I was lucky enough in 2016 to twice witness Reese’s fierce determination come to the fore. First at the World Indoors in Portland, she led after four rounds thanks to her 22’10½” (6.97) opener. But then, Serbian star Ivana Spanovic hit a then-PR 23’2½” (7.07) on her fifth try to take over the lead.

Reese’s fifth effort taped out to 22’11¾” (7.00), not enough. When Spanovic failed to improve on her last jump, it was all left for Reese on the competition’s concluding leap. Exhorting the capacity Oregon Convention Center crowd to clap rhythmically for her, Reese pounded down the runway and hit the board perfectly.

She cut into the sand at a prodigious 23’8¼’ (7.22), the No. 2 U.S. indoor LJ ever behind only her own 23’8¾” (7.23) that won her the ’12 World Indoor title—naturally, on the last jump of that competition.

Afterward, Reese said, “It puts you in a tough position but it’s never intentional—I promise. I just always say to myself, ‘Last one, best one.’ If you’re going to win you have to put it all on the line.”
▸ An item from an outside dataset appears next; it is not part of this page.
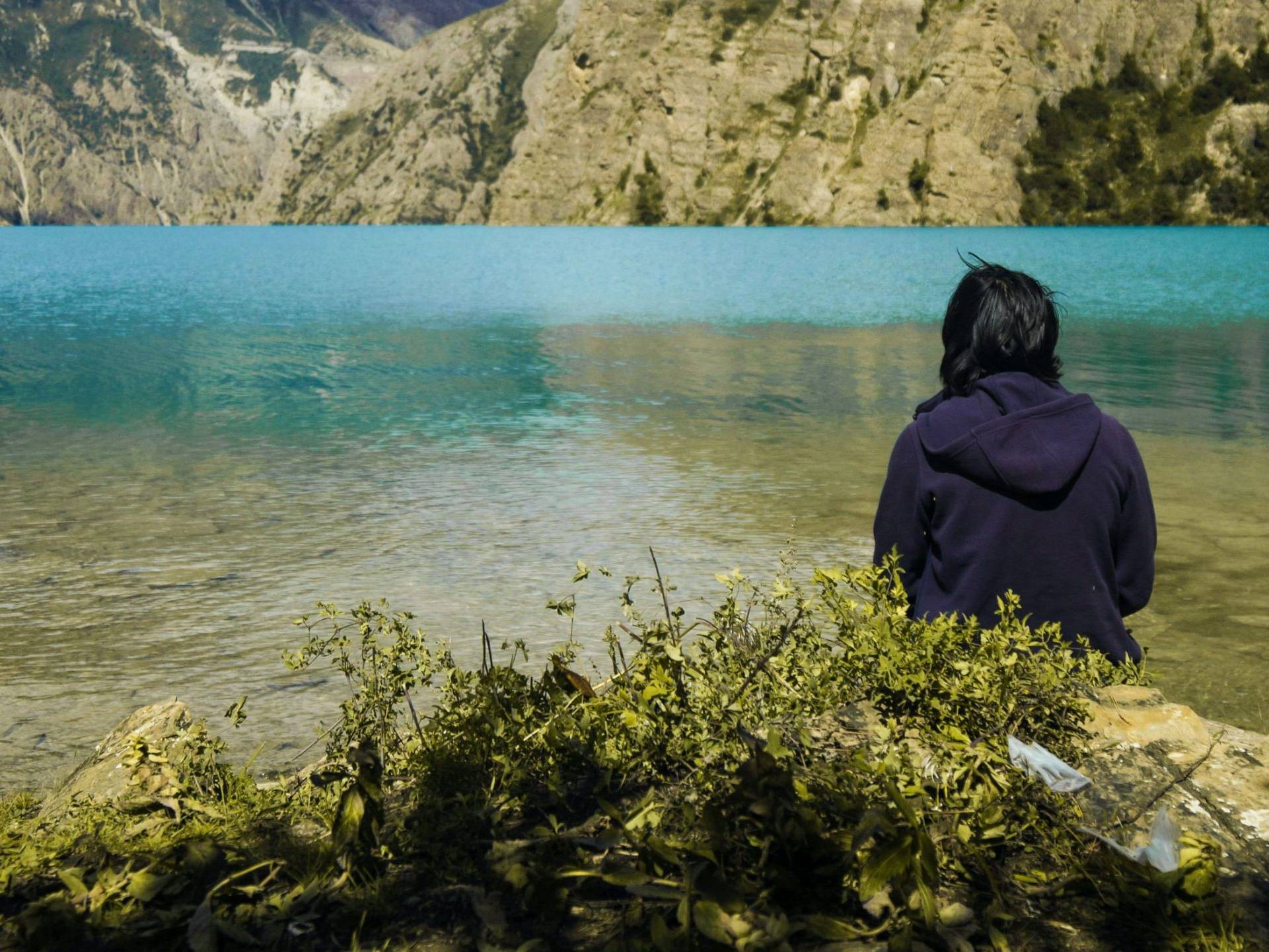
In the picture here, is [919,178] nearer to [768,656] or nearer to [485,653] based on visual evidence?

Brittney Reese Winning Jump Portland 2016

Three-and-a-half months later, Reese found herself in a similar predicament at the Olympic Trials. ’05 world champion Tianna Bartoletta, returning to serious long jumping after several seasons of 100-meter sprinting, led with her opening-round 23’½”w (7.02). Reese got close on her first effort of 22’11¼” (6.99), but then fouled her second and reached a paltry 17-feet-plus on her third.

But on her first jump in the finals, Reese did it again: hitting the board ideally, she soared out to a career-long 23’11¾” (7.31) for the lead and a share of No. 2 American all-time. Neither she nor Bartoletta improved and Reese had defended her Trials title.
Said Reese, “I knew in the qualifying yesterday when I jumped 7.01 [a windy 23’0”] easily that today would be special. I proved myself right.” Reese has proven again and again her amazing ability to respond. It has made for utterly memorable jumping.


On August 10, 1995—three days after Britain’s Jonathan Edwards twice broke the triple jump World Record at the World Championships—the same runway in Göteborg’s Ullevi Stadium witnessed more history. This time the author was then-28-year-old Ukrainian Inessa Kravets.
Inessa Kravets

But as the ’93 World Indoor champion readied for her third attempt in the finals, she was in trouble: she had fouled her first two jumps. She confirmed later that she couldn’t adjust to the hyper-fast runway that had carried Edwards to not only his two global records in the men’s event, but also to history’s first—and so far only—60-foot leap.

So Kravets lengthened her approach run, then proceeded to bound down the runway and hop-skip-and-jump out to a totally unexpected 15.50:
a World Record 50’10¼”. She thus became the first woman to exceed 50-feet as she extended the WR by 41cm, or 16”. Russia’s Anna Biryukova had become the first woman to exceed 15.00 (49’2½”) with her record 15.09 (49’6¼”) to win the previous world title in Stuttgart.

Iva Prandzheva
Anna Biryukova

Prior to the monster leap by Kravets, history’s only 15-meter jump had been Biryukova’s record. But by the end of that day in ’95, there had been four more as Bulgaria’s Iva Prandzheva bounced out to 15.18 (49’9¾”) on her fourth effort to overtake the 15.08 (49’5¾”) Biryukvoa had produced on her third effort. Prandzheva added a final-round 15.00.

Kravets' WR in Gotberg

Biryukova's WR in Stuttgart

Bringing together history’s three-longest jumpers had resulted in a massive rewriting of the all-time list. Kravets, who went on to win the ’96 Olympic crown, also revealed after her record that she had been inspired before her historic leap by no less than a photo of Edwards’s record. It was the most spectacular day of women’s triple jumping ever seen.